# Page extract
Those look like 3dconnexion’s dialogues :face_with_monocle:

I gave up on macs a long time ago…

:smiley: :rofl: :joy: almost spit out my coffee, but cup was empty atm… brb :sweat_smile:

1 Like

Just as a clarification, here is an example of the Fusion360 settings on macOS with the desired orbiting feature:

Thanks a lot and all the best for the development!

1 Like

A newer SDK would then also improve the implementation of the CADmouse right?

1 Like

I’m not sure. What would you expect to improve? (What is not working now with the CADmouse?)

1 Like

this is what their official website says:

All features marked in red dont work on macOS in Rhino according to 3DConnnexion. We just got two SpaceMouse Pro and CADmouse for the office, so I can only report back in a week or so, but it does not look good rn.

1 Like

Thanks. This makes it more clear what your expectations are. I have and use the CADmouse daily and I didn’t know what I was missing. It works great for me, but I admit that I’d never attempted to use these features.

Once we have a working prototype using the newer SDK to test with, let’s circle back here and see what is still missing (if anything).

2 Likes

Yes, sometimes there is a kind of allegory of the cave situation… I am switching between Windows 20% workstation and Mac 80% and therefore I notice the differences often.

All those shortcuts are one of the main features 3DConnexion is advertising, they even warned me on the phone support, that they are not working on macOS in Rhino and gave me the link mentioned above.

2 Likes

click mouse button to find command field for button

this does not seem to work btw

FYI: I’m tracking an overview of these issues in:

RH-82156 3DConnexion features missing in Rhino for Mac

I’ve searched Discourse and YouTrack (our bug tracker) for issues relating to this and I think I’ve captured most of them as bullet items here. My current plan is to revisit this list once we have something new to test and then work iteratively from there, logging separate bugs for those that do not work.

# Challenges
(a) Copy the passage of the forum thread on 3DConnexion support in Rhino for Mac between "Just as a clarification, here" and "for the development!", inclusive.
(b) Proceed with the forum thread on 3DConnexion support in Rhino for Mac, picking up from its last post.

# Items

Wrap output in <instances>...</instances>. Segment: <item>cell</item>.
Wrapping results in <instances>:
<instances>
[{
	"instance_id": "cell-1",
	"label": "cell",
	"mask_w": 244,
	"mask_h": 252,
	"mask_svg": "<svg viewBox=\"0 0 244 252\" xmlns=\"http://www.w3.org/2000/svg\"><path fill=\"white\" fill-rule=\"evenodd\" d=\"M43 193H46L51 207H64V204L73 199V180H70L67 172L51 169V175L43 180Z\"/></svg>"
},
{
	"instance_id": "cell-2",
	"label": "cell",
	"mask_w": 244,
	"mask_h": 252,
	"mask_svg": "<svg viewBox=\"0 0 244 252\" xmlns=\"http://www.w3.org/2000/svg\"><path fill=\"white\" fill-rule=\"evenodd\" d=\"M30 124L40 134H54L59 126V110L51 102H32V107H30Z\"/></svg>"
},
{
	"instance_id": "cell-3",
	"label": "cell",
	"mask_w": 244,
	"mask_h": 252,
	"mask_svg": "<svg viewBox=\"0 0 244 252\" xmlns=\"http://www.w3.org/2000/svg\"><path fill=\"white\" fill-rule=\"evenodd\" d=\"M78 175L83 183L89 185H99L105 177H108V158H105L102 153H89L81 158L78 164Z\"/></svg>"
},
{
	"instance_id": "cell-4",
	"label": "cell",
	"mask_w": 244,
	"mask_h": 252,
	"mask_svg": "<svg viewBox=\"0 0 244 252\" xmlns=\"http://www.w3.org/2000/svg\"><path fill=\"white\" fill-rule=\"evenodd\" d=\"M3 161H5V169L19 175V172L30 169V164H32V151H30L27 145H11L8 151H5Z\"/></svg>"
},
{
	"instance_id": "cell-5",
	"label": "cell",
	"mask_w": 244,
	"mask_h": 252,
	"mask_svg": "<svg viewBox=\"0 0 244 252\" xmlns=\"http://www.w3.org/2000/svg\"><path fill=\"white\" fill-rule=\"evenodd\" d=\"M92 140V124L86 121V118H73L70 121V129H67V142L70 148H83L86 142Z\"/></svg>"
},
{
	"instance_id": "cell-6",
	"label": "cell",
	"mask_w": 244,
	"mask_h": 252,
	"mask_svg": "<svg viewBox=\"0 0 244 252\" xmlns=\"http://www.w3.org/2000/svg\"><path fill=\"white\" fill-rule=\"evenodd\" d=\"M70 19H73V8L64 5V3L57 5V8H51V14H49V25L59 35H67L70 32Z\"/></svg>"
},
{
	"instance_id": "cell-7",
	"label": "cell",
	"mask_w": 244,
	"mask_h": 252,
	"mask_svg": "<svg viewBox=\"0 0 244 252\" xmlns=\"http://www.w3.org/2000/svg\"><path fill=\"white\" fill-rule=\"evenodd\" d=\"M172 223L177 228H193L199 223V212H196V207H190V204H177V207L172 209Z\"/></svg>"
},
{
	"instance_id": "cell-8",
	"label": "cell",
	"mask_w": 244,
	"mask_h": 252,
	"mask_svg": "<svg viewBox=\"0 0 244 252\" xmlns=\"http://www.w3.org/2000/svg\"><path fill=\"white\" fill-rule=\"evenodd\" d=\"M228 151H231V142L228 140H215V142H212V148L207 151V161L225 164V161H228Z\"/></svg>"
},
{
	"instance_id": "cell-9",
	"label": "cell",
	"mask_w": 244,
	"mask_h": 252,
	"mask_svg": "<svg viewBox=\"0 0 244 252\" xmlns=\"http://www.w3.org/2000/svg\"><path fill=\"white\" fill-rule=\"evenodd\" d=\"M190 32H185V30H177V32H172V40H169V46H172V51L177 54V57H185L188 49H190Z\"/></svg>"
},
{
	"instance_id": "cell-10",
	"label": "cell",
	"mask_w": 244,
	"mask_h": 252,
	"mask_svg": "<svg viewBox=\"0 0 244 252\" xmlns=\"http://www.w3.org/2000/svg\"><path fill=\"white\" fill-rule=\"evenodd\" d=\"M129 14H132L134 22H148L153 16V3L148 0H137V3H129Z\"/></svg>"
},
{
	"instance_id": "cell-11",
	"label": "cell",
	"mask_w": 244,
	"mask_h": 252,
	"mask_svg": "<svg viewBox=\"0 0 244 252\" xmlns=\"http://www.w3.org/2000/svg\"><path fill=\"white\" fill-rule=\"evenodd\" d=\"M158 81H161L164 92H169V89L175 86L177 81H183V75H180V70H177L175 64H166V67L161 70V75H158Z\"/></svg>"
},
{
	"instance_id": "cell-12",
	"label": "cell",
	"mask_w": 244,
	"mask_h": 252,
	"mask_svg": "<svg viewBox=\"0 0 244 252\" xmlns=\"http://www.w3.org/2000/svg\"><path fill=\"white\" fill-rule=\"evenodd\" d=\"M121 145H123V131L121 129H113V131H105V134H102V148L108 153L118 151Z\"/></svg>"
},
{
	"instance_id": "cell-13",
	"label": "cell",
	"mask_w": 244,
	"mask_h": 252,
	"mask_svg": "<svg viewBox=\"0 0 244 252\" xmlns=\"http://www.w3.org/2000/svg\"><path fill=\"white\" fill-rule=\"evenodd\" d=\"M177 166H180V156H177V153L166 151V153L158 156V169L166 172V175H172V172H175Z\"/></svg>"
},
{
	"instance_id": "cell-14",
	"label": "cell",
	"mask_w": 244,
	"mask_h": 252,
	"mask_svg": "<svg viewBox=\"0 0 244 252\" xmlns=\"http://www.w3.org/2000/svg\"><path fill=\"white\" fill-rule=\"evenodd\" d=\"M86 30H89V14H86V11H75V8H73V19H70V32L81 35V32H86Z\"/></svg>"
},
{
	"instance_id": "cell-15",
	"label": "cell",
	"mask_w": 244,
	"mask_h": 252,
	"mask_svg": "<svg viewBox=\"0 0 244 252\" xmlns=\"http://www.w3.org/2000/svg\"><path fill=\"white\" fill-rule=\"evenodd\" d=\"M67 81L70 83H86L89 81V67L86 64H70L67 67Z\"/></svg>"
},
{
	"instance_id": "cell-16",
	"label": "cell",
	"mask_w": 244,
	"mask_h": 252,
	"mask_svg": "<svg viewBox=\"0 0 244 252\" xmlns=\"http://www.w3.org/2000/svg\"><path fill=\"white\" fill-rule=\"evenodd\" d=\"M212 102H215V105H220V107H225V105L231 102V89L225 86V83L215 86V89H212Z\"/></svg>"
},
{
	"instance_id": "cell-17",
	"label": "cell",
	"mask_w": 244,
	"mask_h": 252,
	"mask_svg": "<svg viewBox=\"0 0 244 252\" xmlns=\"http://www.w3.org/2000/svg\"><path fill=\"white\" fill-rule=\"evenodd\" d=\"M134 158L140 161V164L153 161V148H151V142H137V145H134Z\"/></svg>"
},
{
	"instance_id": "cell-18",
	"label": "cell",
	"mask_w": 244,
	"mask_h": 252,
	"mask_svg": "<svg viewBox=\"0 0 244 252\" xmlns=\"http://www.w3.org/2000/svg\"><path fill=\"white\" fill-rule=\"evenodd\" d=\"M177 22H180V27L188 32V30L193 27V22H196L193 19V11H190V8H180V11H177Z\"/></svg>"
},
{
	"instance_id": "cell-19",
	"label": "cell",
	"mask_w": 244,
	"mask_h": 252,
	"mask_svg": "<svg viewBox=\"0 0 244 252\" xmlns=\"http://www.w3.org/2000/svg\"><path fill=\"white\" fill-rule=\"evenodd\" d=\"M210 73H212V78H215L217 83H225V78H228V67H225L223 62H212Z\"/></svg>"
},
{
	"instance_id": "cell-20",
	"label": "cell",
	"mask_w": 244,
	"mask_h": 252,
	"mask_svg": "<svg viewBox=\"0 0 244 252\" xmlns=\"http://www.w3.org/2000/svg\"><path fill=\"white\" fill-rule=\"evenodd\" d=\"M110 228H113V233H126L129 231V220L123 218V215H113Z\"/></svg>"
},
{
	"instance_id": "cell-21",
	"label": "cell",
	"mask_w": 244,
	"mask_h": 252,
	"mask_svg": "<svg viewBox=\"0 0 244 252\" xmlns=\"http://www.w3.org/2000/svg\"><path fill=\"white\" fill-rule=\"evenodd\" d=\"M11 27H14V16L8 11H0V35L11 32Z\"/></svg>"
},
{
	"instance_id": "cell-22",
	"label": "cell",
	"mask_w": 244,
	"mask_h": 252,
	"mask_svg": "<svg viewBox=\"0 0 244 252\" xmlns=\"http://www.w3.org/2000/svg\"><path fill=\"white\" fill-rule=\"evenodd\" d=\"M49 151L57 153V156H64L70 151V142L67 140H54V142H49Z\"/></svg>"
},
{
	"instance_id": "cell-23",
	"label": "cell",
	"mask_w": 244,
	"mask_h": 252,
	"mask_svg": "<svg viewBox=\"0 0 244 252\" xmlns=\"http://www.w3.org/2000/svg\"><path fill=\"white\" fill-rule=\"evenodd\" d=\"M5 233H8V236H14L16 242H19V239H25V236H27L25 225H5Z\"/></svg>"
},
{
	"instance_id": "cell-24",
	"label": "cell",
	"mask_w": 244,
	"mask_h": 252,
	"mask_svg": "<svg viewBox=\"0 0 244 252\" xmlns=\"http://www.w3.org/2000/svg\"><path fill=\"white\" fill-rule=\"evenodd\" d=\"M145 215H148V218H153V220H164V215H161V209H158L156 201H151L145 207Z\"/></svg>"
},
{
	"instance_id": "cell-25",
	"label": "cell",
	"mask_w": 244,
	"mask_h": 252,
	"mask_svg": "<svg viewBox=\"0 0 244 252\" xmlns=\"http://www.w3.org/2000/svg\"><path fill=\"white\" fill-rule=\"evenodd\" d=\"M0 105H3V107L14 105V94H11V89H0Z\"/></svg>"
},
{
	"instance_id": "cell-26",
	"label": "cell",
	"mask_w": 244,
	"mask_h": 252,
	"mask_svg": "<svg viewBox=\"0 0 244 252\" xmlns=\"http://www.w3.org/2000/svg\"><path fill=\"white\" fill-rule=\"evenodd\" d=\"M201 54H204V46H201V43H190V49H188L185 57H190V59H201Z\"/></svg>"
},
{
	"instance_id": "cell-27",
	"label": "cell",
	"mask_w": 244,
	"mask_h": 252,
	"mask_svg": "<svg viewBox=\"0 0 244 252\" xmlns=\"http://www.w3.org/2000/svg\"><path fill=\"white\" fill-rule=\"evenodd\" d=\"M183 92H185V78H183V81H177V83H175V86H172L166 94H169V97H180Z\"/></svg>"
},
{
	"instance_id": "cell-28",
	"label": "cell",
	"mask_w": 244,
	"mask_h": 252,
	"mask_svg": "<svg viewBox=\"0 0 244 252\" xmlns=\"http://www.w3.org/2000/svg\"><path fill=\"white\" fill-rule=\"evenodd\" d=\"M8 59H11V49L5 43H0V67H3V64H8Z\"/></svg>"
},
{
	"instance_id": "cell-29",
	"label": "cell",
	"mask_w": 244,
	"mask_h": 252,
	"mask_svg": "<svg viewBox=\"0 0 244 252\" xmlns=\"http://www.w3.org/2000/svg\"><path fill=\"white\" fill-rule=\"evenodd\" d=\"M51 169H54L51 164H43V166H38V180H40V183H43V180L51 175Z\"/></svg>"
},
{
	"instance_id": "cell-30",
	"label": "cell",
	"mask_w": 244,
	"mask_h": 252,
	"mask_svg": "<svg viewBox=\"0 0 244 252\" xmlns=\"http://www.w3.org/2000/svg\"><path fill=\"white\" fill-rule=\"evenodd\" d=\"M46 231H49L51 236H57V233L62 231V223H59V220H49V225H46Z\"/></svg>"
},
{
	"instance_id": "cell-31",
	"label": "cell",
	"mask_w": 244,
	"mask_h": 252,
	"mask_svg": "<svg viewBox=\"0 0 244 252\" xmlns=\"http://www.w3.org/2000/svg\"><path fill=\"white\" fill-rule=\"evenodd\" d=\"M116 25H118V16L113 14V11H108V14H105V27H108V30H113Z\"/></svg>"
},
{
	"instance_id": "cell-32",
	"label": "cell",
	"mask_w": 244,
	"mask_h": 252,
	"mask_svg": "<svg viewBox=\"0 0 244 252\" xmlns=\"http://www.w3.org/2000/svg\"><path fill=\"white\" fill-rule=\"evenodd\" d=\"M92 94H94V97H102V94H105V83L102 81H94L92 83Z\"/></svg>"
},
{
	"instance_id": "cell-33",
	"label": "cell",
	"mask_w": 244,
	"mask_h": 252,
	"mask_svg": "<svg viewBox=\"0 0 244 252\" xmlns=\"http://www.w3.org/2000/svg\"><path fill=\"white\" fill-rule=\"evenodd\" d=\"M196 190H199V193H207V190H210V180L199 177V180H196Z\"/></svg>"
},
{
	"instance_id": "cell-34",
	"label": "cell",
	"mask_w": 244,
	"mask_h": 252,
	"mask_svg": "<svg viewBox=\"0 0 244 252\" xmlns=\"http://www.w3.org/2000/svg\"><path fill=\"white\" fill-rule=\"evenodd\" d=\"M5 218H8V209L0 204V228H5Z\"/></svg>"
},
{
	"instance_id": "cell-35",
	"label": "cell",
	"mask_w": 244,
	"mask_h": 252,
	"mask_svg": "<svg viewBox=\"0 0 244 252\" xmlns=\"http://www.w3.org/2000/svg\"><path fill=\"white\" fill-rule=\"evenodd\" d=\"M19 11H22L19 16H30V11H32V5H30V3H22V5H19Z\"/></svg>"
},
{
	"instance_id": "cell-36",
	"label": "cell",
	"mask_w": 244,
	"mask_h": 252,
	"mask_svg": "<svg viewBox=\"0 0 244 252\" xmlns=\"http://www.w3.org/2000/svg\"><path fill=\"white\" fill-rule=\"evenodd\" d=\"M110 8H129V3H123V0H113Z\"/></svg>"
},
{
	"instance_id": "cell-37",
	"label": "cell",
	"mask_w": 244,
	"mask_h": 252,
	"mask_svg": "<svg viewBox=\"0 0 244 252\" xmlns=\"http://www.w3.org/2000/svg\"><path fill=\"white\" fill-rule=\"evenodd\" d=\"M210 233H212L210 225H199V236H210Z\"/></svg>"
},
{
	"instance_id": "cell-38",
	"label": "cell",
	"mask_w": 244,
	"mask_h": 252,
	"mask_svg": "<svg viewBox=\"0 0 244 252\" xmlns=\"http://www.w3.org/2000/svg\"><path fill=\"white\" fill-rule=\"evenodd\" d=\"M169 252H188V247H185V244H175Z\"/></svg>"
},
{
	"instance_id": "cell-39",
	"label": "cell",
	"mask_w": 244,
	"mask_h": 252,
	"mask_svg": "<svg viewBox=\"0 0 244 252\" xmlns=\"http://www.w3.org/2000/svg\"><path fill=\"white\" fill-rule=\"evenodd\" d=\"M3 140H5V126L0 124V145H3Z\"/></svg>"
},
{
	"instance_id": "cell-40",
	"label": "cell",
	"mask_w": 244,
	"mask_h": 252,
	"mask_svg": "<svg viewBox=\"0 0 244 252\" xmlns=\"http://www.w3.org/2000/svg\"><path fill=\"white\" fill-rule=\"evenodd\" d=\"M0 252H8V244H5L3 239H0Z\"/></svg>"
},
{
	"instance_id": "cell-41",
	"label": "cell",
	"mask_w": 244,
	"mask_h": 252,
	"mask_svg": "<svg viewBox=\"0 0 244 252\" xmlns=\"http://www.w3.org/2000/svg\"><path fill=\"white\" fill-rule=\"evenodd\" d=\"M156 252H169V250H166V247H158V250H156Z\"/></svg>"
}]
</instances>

# The answers
(a)
Just as a clarification, here is an example of the Fusion360 settings on macOS with the desired orbiting feature:

Thanks a lot and all the best for the development!

(b)
2 Likes

I mostly use the one with only two buttons on it. I gave up trying to use all those feature types along time ago. The only two buttons I use are incase I want to pull up the mouse settings lol.

Someday I might try getting all crazy custom settings again, but I found that technique only lasts for short periods of time until something breaks due to updates or incompatibilities :sweat_smile:

‘named rotation points’ has always been missing. I think Alibre design and CATIA are some of the only CAD’s I’ve ever seen use that strategy.

But alibre design still to this day lacks major perspective, so I never use the two licenses we have here.

I’m all in on Rhino these days. :partying_face:

1 Like

I certainly hope so.

Been using some variety of 3D Connexxion rig since almost the beginning of time. My first one didn’t have a puck, it was a sorta ball on a stick that hooked up with an external power supply and a DB9 to an RS232 serial port which I used in ProE back when it was still ProE and just the ProMold add-on was well worth the price of admission. (yeah, I’m that old).

At any rate, the buttons mapping dialog has never really worked, on my Pilot Pro a couple of the buttons respond and on the enterprise a couple other ones respond.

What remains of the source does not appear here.